Graeme Thomson

When family viewing was full of creeping menace

Rob Young’s survey of postwar film and TV finds Britain obsessed with dark, disruptive forces, alien invasion, magic and the supernatural

The eerie enchantment of early television [Getty Images]

Strange, really, that the scheduled output of traditional broadcasters became known as ‘terrestrial’ television, given that TV is an etheric medium and nowadays exclusively a digital one. Or perhaps it’s not so strange at all. Television is ‘bonded to the earth’, writes Rob Young, whose roving survey of small and silver screen creativity between the 1950s and 1980s seeks to connect those airborne signals to the soil beneath our shoes.
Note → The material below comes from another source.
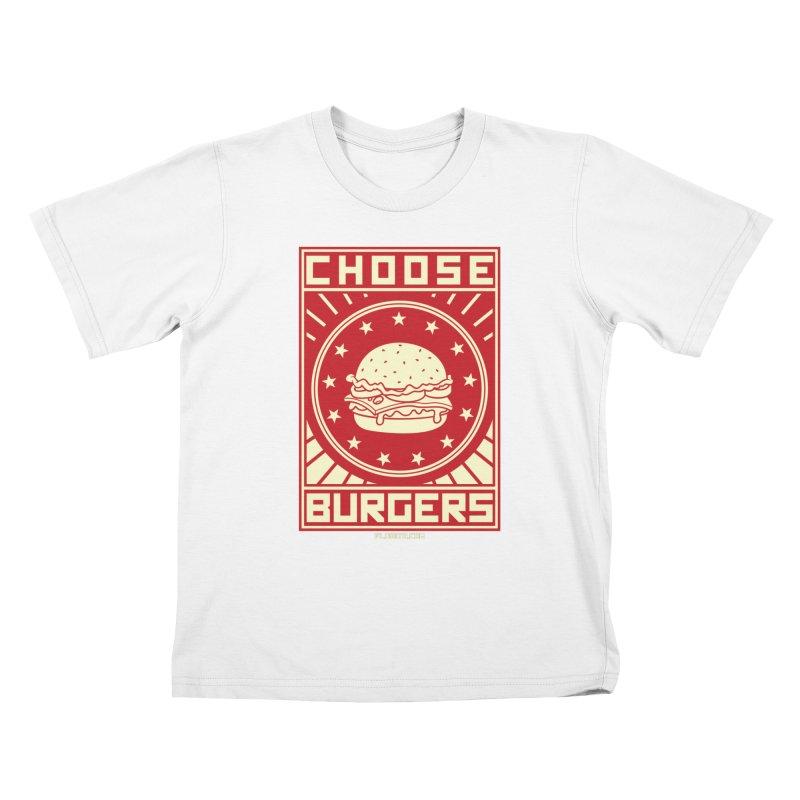 A Revolution! Kids T-Shirt by Flobito.com Shop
Young’s first book, the excellent Electric Eden, rummaged around the untrimmed hedgerows of the British psyche via the medium of folk-related music. The Magic Box has a similar aim. The intention is to ‘gorge on a huge cross-genre feast of moving pictures that… express something about the nature and character of Britain, its uncategorisable people and buried histories’.

Britain appears as a darkly magical place: fearful, shimmering, violent, bewitched, enduring

‘Gorge’ is the word. In a series of themed sub-divided chapters Young trawls through thousands of hours of programming. Though the joy of digesting countless condensed plot lines concerning alien invasion and 17th-century diabolism palls somewhat over 500 pages, this is a work of deep research. Its reach encompasses classics such as Doctor Who, Quatermass and Brideshead Revisited, as well as grainy obscurities preserved only on ancient home-recorded VHS. Young explores the work of Hammer Films, the screenwriter Nigel Kneale and the dusty, melancholy lost-worlds of Bagpuss, Bod and Fingerbobs, programmes which introduced children ‘to the adventure of living’. Fixating on the almost unfathomable significance of reclaimed artefacts, they were benignly anarchic enchantments in the age of the three-day week.

This is a reclamation, not just of a visual ‘golden age’, but of Britain as a darkly magical place: fearful, shimmering, violent, bewitched, enduring. The connections made are often enlivening, revealing ways in which television and film commented on paganism and witchcraft, right-wing coups, cults, class revolt, geomancy, mythology, science, sexual permissiveness, politics and post-colonial jitters, Americanisation, the supernatural — for what is a ‘magic box’ but a ghost in the corner of the room? — ‘the persistence of the irrational’ and, not least, nuclear dread: few things are more evocative of the shadow of the Bomb than the unremitting nihilism of Threads and Edge of Darkness.